TEXT UNDER STUDY:
I've seen some Black bloggers say that the one explicitly Black human main character essentially being a slave to Mizora was a very questionable decision, especially since this was a rewrite from a different backstory for Wyll.
The other, Karlach, whose actor is mixed Black and white, is entirely dehumanised for most of her life. Even by Wyll for a long time. She was sold by a white slaver into slavery, treated like a tool and weapon instead of a person, and even had her heart removed so that she would die painfully if she left actual Hell.
Then, they can escape, but are at risk of turning into Mind Flayers. That can happen at a few stages of the game to get a game over screen but it's an actual ending to the game for Karlach. Doomed to lose who she is despite everything she went through.
The other characters are in bad situations with their history; Astorian is also a slave to his vampire master, but writing two Black characters (visibly and non-visibly) as slaves rubs me the wrong way when Forgotten Realms is supposedly such a wide and diverse universe. Astarion was given far more love and grace than Wyll, Karlach, and arguably every other companion combined.
To reiterate what the other ask said, WoTC please hire more Black writers. I don't think it was necessary at all for both Wyll and Karlach to go through the narrative the way they did, even if they are strong characters in spite of it (in my opinion, at least).
I'm gonna be honest with you, from my perspective, the fandom does not even remotely treat Karlach as a Black or even mixed Black woman 😅 Nonblack woman of color at best, but certainly not Black. Like, even between her and Wyll, there is a clear difference in effort of writing within the story, and acceptance and perception outside of it.
So I struggle to feel pity for her character's treatment outside of her narrative. I assure you, if she were treated as a Black woman, you'd see the difference. There'd be far less art and far less concern for her well-being and motivations. People actually care about Karlach and her struggles against her slavery, they don't (at least I haven't seen) sexualize and make funny jokes out of what is clearly a slave-master relationship. Larian didn't even let her keep her original model's "unambiguously Black" features 😅 yeah no I'm sorry.
But I do see what you're saying, in terms of who receives effort in their writing!

WHAT YOU NEED TO DO:
(a) In the post about Wyll and Karlach, who sold Karlach into slavery?
(b) Write out the part of the post about Wyll and Karlach that begins at the words "Then, they can" and stops after the words "opinion, at least).".

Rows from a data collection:
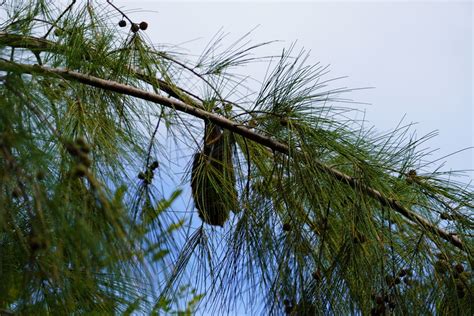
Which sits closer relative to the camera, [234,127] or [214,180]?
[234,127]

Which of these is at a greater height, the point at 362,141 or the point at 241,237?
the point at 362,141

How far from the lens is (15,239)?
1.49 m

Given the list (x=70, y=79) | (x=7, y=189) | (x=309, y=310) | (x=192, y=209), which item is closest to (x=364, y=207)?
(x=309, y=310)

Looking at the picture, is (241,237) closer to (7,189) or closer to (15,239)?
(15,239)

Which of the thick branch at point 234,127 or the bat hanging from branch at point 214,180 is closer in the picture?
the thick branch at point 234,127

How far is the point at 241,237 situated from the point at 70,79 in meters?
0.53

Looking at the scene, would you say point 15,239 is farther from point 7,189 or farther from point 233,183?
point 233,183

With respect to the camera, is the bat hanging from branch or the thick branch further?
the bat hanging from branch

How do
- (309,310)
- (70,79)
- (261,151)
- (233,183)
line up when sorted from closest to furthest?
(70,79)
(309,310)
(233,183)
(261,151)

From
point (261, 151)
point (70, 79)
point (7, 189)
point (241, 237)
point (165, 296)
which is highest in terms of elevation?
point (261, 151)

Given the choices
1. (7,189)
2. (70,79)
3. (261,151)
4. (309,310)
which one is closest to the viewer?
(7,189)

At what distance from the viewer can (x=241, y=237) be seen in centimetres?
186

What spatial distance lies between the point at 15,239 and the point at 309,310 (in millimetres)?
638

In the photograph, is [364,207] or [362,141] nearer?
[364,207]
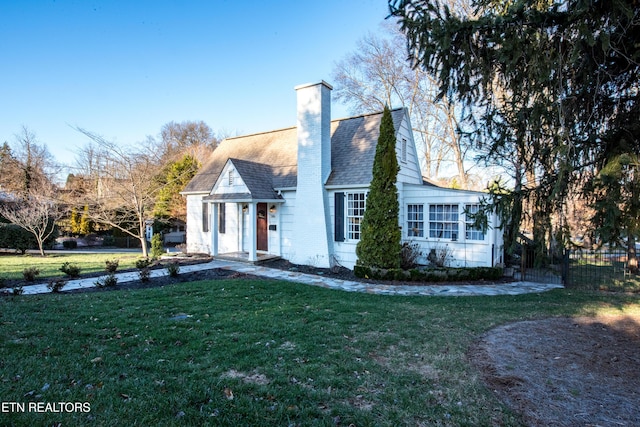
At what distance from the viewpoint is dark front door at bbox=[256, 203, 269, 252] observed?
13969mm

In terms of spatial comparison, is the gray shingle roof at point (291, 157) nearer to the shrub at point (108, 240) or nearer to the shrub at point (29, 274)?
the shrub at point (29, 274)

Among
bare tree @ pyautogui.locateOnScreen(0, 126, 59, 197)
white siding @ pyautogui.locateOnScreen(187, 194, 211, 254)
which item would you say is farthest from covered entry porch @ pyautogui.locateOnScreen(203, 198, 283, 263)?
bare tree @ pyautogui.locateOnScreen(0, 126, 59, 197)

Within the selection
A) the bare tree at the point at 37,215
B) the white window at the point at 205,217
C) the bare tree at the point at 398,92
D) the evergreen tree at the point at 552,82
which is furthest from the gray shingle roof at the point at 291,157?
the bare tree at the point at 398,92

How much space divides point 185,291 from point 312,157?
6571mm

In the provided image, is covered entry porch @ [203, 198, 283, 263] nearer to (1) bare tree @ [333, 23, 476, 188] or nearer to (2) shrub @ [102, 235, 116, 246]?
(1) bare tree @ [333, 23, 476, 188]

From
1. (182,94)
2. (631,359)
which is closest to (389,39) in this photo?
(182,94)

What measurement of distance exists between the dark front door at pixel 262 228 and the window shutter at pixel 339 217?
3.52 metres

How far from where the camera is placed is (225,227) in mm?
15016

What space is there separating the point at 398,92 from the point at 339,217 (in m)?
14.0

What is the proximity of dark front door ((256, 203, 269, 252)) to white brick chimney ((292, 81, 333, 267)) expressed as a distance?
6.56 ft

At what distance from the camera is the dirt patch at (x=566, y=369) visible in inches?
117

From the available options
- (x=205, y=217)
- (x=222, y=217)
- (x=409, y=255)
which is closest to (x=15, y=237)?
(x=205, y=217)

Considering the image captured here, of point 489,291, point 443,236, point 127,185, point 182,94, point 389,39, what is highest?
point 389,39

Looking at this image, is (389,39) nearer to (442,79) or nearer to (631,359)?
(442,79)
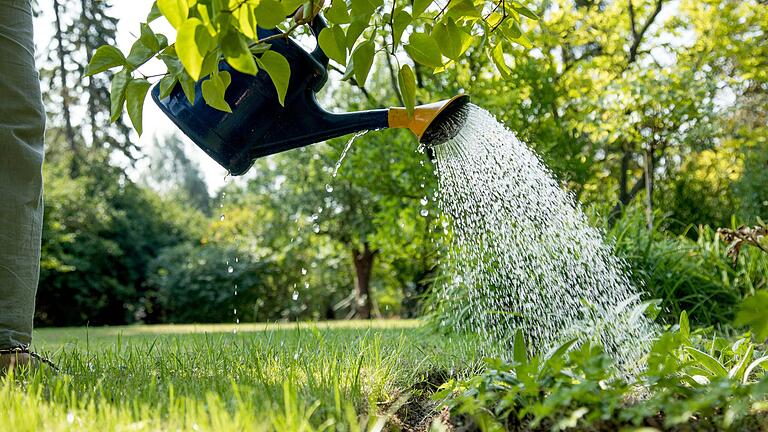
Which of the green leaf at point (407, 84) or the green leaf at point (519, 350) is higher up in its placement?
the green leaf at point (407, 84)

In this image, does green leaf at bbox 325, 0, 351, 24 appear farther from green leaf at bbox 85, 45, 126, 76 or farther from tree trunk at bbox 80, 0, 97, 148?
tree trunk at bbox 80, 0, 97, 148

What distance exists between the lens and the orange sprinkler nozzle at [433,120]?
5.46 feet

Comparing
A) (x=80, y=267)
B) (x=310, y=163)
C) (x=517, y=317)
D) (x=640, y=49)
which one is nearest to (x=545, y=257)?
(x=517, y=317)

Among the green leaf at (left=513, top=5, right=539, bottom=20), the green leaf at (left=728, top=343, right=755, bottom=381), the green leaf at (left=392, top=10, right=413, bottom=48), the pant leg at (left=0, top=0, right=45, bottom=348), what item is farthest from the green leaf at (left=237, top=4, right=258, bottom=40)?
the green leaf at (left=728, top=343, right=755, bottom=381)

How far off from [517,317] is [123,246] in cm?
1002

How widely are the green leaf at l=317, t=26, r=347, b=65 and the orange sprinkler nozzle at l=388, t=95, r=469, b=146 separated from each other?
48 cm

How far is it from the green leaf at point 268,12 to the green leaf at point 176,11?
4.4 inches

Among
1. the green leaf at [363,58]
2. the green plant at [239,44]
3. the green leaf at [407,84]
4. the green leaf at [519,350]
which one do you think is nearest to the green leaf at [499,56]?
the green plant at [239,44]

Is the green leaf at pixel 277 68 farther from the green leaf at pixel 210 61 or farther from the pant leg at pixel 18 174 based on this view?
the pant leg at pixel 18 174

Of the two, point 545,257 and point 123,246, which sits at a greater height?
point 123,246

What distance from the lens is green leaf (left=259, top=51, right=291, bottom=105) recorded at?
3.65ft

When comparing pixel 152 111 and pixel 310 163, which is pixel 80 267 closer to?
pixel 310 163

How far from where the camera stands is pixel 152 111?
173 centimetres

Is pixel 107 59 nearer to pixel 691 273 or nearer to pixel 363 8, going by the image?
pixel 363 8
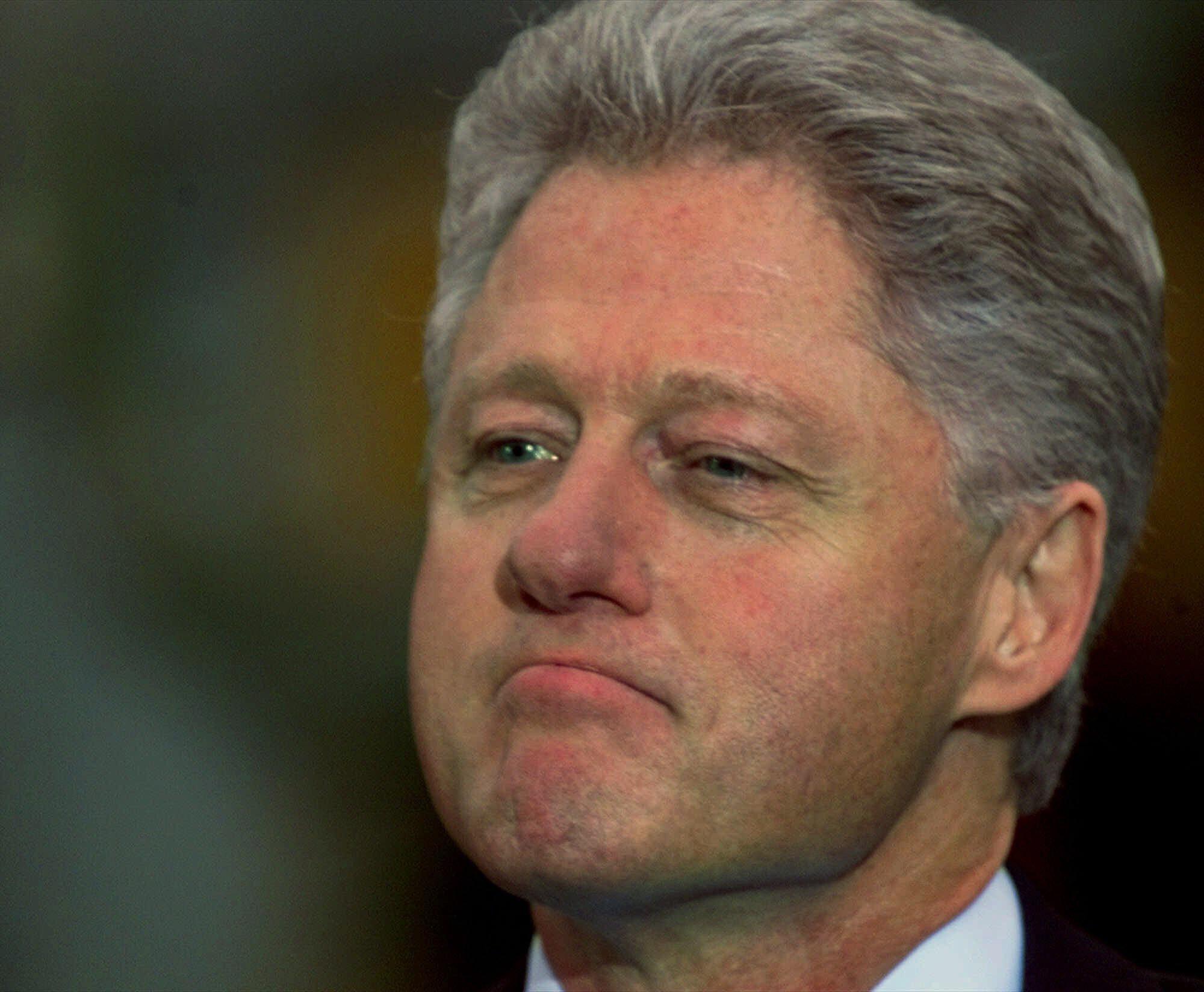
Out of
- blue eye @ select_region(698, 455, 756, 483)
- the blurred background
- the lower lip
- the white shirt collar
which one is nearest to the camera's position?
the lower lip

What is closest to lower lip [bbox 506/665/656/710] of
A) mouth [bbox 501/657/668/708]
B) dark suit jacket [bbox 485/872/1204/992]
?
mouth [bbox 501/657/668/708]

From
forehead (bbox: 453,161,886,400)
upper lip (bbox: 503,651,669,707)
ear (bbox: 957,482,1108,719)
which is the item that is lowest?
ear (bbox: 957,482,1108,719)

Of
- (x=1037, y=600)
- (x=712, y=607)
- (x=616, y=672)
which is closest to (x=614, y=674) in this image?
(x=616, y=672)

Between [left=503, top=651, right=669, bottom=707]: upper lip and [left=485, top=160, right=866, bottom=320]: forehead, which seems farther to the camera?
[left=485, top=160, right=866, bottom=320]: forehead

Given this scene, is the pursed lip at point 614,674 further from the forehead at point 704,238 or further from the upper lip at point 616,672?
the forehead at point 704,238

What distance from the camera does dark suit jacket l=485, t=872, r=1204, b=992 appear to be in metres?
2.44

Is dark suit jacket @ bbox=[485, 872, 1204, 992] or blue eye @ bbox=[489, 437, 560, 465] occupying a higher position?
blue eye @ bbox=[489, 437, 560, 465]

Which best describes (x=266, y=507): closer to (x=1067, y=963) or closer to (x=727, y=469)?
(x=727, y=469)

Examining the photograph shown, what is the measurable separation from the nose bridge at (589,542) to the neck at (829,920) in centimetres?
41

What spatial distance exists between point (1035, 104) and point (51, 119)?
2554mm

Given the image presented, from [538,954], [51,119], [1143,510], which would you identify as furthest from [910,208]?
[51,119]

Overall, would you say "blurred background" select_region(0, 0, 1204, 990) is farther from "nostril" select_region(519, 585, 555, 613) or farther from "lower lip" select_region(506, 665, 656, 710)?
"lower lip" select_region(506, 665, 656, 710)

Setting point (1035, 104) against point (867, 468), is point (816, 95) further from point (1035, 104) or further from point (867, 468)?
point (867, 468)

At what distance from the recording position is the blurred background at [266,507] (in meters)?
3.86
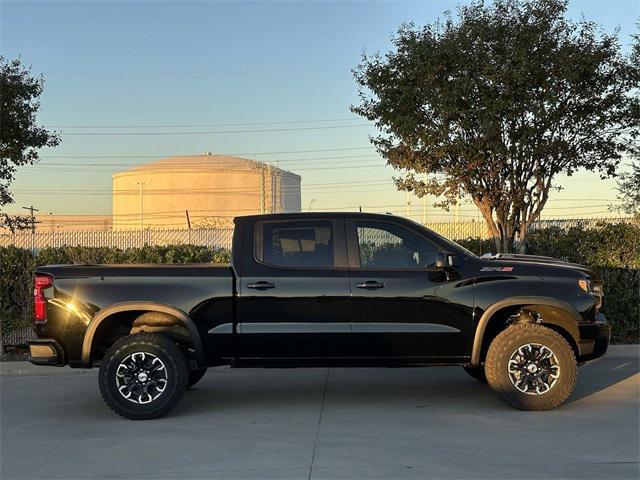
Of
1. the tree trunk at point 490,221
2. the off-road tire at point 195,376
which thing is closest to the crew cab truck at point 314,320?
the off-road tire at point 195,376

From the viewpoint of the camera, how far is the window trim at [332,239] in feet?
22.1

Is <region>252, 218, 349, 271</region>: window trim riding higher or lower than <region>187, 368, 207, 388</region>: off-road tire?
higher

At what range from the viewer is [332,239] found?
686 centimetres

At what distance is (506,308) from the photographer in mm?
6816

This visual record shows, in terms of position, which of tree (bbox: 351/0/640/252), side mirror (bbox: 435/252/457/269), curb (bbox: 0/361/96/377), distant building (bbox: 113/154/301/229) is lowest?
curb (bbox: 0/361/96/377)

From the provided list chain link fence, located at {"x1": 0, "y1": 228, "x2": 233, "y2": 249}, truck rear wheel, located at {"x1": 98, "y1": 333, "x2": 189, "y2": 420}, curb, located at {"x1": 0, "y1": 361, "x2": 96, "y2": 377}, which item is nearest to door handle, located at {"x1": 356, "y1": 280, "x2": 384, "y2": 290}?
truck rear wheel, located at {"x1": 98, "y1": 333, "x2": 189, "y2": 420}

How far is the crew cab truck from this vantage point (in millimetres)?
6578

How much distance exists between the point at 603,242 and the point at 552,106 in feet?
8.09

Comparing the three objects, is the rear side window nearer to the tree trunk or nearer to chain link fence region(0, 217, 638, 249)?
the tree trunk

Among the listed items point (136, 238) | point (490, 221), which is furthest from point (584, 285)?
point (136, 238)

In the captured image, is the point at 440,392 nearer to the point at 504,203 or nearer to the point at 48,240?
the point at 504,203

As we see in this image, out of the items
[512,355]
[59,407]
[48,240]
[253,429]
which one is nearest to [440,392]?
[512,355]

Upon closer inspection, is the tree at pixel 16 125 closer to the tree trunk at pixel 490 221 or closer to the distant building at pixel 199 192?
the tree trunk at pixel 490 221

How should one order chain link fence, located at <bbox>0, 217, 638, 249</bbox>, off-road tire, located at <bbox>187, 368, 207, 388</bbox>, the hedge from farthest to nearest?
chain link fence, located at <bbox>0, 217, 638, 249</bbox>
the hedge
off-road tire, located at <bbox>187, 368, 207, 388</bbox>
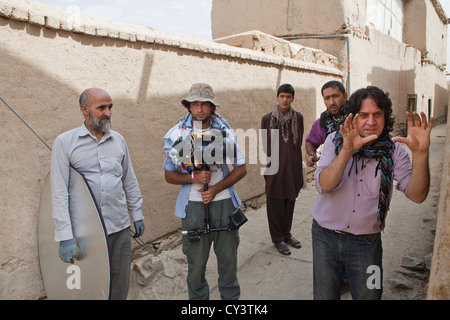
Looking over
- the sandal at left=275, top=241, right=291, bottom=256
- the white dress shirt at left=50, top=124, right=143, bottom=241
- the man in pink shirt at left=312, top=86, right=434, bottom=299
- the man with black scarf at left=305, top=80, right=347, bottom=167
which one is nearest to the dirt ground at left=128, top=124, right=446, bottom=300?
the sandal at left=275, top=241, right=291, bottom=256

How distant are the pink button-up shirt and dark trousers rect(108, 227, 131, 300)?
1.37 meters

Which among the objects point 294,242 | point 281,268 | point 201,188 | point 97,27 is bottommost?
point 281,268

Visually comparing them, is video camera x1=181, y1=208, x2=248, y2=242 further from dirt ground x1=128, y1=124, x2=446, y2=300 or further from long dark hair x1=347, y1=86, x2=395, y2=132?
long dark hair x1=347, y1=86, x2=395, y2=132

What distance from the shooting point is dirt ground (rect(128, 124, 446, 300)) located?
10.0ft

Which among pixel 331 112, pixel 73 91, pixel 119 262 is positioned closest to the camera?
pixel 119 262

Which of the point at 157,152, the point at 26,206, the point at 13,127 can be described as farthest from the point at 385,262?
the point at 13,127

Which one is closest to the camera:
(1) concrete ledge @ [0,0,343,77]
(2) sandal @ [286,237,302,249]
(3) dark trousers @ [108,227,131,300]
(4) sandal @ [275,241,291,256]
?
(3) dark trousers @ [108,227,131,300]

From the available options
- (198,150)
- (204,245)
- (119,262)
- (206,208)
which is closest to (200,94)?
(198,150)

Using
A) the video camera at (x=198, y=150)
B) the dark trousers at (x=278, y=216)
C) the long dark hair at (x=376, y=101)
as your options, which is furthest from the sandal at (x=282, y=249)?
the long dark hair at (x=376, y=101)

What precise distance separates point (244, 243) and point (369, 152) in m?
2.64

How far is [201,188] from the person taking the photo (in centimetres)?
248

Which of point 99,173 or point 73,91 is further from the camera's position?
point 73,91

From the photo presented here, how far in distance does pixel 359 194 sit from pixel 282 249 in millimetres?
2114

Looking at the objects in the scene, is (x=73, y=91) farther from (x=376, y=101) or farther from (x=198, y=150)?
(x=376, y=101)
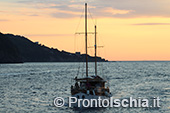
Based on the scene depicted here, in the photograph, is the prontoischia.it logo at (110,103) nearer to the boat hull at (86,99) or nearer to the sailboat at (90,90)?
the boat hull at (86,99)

SOLUTIONS BELOW:
(a) A white slaver.

(b)
Then, they can escape, but are at risk of turning into Mind Flayers. That can happen at a few stages of the game to get a game over screen but it's an actual ending to the game for Karlach. Doomed to lose who she is despite everything she went through.
The other characters are in bad situations with their history; Astorian is also a slave to his vampire master, but writing two Black characters (visibly and non-visibly) as slaves rubs me the wrong way when Forgotten Realms is supposedly such a wide and diverse universe. Astarion was given far more love and grace than Wyll, Karlach, and arguably every other companion combined.
To reiterate what the other ask said, WoTC please hire more Black writers. I don't think it was necessary at all for both Wyll and Karlach to go through the narrative the way they did, even if they are strong characters in spite of it (in my opinion, at least).